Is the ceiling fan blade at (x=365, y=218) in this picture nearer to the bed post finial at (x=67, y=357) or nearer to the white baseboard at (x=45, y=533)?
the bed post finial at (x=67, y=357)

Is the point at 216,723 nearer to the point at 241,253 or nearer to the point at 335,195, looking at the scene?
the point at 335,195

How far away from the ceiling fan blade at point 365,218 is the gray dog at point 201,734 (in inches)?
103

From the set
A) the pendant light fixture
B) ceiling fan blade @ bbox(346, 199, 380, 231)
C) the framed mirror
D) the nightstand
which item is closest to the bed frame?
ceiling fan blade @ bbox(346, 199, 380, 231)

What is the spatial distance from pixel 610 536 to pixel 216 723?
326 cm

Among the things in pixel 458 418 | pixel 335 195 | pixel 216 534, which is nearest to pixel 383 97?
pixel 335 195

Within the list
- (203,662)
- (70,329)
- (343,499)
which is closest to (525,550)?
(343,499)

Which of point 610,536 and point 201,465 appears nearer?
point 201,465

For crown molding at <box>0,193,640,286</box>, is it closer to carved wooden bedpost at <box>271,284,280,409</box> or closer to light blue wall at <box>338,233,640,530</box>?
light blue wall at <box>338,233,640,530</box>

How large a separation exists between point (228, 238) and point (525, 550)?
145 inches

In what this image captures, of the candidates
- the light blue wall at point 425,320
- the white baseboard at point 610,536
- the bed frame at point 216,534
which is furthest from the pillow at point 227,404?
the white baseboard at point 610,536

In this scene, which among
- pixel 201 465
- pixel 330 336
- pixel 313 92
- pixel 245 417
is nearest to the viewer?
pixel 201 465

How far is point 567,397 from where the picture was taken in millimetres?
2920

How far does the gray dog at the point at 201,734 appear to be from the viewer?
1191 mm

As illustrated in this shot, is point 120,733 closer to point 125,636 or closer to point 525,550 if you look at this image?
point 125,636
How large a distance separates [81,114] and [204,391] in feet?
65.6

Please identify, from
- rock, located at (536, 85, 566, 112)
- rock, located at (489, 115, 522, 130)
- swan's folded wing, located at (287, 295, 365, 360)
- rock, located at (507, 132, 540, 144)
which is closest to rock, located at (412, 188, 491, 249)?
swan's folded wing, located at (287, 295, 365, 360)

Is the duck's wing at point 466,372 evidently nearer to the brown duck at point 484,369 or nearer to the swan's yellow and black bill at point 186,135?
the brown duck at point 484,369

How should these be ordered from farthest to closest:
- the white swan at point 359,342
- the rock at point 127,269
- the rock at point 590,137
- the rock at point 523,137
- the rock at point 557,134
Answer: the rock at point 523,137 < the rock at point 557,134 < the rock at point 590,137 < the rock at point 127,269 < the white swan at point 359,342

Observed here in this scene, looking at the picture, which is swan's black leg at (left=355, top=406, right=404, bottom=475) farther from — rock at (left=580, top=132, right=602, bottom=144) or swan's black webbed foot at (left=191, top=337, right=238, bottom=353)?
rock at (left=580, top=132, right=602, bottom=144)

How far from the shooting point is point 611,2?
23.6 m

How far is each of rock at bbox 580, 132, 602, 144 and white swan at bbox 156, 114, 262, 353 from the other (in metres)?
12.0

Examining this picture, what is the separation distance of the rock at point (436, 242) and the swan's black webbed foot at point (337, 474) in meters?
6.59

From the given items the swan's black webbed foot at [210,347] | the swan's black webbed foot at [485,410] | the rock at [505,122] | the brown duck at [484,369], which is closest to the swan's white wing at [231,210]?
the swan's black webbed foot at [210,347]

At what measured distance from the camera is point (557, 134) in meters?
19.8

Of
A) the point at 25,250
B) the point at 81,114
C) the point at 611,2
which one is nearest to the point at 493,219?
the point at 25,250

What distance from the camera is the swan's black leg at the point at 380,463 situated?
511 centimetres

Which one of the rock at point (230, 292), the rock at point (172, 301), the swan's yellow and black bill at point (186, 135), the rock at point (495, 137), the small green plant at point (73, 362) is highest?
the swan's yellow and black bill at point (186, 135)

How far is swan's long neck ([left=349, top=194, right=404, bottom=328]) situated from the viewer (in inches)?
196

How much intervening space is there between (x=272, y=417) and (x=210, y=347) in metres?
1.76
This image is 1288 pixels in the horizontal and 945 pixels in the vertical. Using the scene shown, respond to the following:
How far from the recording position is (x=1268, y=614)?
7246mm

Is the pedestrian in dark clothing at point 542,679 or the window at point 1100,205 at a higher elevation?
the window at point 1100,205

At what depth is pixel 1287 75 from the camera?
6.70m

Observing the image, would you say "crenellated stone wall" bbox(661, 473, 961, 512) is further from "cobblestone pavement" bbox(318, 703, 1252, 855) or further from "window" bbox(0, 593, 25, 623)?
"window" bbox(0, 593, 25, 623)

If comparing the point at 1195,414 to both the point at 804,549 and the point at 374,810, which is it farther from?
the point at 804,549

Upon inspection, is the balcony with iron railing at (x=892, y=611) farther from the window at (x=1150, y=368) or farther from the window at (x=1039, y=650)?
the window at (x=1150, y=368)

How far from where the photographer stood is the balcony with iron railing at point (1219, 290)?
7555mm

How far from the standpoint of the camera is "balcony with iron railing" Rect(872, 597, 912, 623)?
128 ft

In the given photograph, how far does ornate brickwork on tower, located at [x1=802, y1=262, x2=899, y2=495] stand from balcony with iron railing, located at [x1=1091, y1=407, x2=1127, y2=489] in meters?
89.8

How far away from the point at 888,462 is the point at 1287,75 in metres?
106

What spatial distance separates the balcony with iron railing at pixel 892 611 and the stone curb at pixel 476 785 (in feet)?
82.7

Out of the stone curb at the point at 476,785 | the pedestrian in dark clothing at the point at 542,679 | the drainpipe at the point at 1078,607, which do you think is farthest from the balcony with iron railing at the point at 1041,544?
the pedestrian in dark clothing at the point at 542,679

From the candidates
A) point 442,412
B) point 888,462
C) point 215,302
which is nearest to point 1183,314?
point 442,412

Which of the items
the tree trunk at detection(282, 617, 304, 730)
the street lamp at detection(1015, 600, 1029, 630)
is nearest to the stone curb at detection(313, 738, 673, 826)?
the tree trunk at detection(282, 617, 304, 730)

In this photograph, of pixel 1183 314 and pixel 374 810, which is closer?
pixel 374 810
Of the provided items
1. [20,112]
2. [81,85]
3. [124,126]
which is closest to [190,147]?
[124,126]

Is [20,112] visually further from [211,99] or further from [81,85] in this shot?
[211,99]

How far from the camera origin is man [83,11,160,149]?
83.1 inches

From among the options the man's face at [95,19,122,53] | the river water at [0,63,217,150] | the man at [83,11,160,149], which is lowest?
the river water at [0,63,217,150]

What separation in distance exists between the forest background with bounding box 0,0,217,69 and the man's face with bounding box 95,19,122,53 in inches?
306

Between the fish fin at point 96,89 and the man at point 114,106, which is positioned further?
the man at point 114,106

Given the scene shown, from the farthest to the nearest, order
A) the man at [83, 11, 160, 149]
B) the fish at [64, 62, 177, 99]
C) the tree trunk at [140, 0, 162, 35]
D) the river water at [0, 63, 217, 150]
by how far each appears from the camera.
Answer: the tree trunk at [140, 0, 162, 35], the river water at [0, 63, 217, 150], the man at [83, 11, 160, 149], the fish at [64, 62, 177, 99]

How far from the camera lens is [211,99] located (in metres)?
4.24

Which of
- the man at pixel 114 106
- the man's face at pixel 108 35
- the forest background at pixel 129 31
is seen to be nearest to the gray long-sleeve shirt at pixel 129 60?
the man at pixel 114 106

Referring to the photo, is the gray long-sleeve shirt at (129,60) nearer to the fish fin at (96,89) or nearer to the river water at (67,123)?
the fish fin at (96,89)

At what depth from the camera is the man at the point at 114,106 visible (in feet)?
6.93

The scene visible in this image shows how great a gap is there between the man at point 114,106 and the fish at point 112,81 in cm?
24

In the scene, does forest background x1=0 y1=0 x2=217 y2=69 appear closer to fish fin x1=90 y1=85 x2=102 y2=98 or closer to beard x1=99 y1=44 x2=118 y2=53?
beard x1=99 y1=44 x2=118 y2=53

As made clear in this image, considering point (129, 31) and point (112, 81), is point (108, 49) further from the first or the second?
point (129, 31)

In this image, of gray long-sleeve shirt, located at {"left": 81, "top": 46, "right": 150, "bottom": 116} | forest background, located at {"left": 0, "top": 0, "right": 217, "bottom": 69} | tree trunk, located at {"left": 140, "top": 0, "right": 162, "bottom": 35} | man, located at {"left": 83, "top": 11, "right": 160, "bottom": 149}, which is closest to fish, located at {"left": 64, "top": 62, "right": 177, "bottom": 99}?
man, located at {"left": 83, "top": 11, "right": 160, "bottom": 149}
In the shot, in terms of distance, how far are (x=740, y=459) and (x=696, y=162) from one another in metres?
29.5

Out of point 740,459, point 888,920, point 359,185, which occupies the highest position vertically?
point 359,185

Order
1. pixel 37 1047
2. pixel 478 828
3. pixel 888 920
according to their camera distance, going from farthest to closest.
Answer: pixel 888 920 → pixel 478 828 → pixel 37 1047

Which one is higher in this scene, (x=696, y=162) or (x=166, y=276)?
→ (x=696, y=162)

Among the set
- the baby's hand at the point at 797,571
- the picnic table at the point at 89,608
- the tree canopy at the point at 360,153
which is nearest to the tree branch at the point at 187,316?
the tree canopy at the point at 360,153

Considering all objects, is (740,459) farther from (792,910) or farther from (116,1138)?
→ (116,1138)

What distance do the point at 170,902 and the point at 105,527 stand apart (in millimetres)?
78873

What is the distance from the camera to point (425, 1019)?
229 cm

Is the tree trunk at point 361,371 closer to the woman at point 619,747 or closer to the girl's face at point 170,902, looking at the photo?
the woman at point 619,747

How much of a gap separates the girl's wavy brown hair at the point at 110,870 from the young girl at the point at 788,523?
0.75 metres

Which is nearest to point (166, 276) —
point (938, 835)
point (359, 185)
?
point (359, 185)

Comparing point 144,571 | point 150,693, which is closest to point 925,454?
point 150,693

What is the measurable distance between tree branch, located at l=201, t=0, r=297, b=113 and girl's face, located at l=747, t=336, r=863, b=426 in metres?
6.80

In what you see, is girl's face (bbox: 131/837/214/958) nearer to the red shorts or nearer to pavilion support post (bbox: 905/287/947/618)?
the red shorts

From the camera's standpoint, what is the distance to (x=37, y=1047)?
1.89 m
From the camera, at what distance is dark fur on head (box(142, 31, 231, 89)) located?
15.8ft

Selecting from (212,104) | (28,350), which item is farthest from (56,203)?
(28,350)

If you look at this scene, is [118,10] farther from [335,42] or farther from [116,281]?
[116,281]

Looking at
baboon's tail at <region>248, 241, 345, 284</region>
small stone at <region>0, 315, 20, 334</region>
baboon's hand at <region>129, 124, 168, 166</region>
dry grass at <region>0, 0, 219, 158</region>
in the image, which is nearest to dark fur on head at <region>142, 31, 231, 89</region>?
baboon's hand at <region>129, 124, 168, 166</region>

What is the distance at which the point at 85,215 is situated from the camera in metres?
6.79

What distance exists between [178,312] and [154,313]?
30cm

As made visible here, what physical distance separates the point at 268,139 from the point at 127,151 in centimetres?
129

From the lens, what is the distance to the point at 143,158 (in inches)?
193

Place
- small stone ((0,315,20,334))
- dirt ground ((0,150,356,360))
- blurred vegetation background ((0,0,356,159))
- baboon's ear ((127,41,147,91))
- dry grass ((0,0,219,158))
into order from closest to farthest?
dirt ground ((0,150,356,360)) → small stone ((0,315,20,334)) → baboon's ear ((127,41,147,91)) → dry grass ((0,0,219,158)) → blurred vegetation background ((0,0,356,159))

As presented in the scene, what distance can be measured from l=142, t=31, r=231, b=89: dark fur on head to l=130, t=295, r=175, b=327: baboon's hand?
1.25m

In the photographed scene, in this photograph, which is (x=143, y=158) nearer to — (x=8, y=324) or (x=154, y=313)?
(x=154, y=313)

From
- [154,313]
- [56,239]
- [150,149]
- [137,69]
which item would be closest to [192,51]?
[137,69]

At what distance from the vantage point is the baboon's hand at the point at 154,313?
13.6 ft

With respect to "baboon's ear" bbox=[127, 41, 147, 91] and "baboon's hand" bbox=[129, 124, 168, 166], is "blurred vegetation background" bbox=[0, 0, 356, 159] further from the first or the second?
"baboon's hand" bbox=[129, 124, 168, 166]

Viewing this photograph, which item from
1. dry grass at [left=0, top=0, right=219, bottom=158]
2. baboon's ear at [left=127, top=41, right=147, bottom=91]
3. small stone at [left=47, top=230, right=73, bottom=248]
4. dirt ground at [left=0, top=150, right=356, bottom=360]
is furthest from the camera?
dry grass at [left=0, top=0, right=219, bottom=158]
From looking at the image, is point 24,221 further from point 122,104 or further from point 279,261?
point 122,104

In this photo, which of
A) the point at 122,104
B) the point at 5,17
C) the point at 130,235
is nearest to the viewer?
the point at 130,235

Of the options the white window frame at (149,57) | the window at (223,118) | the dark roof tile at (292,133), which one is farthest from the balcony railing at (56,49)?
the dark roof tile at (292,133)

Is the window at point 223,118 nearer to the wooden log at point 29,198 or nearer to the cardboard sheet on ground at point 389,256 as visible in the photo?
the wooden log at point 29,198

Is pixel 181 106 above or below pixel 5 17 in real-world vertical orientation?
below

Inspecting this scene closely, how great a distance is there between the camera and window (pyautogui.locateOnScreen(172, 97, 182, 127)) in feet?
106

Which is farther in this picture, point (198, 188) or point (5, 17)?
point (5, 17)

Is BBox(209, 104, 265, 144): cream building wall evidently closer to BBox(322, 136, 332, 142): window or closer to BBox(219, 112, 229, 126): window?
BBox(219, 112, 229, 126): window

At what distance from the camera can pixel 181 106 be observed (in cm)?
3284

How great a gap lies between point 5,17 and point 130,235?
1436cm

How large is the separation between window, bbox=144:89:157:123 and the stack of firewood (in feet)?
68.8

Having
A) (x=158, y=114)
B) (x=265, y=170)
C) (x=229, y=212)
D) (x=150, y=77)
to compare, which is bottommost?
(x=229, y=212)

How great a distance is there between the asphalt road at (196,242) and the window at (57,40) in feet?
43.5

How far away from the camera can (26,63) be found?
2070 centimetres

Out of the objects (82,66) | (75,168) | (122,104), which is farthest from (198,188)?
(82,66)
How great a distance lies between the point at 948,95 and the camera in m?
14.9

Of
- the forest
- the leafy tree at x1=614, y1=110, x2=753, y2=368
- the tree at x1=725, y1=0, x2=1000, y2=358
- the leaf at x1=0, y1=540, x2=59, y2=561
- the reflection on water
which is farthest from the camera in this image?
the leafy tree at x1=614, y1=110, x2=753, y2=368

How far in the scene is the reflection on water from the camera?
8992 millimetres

■ STATED EXERCISE: Begin with the line containing "How great a distance is there between the asphalt" and repeat each line exactly until the records above end.

■ ANSWER FOR THE TASK:
How great a distance is there between the asphalt road at (196,242) and the window at (57,40) in feet?
43.5

How far away from the camera can (26,63) be found?
2070 centimetres

Out of the objects (82,66) | (75,168) | (122,104), which is farthest from (198,188)?
(82,66)
How great a distance lies between the point at 948,95 and the camera in m?
14.9

Of
- the forest
- the leafy tree at x1=614, y1=110, x2=753, y2=368
- the tree at x1=725, y1=0, x2=1000, y2=358
- the leaf at x1=0, y1=540, x2=59, y2=561
- the reflection on water
which is farthest from the camera in this image?
the leafy tree at x1=614, y1=110, x2=753, y2=368

How far in the scene is the reflection on water from the camera?
8992 millimetres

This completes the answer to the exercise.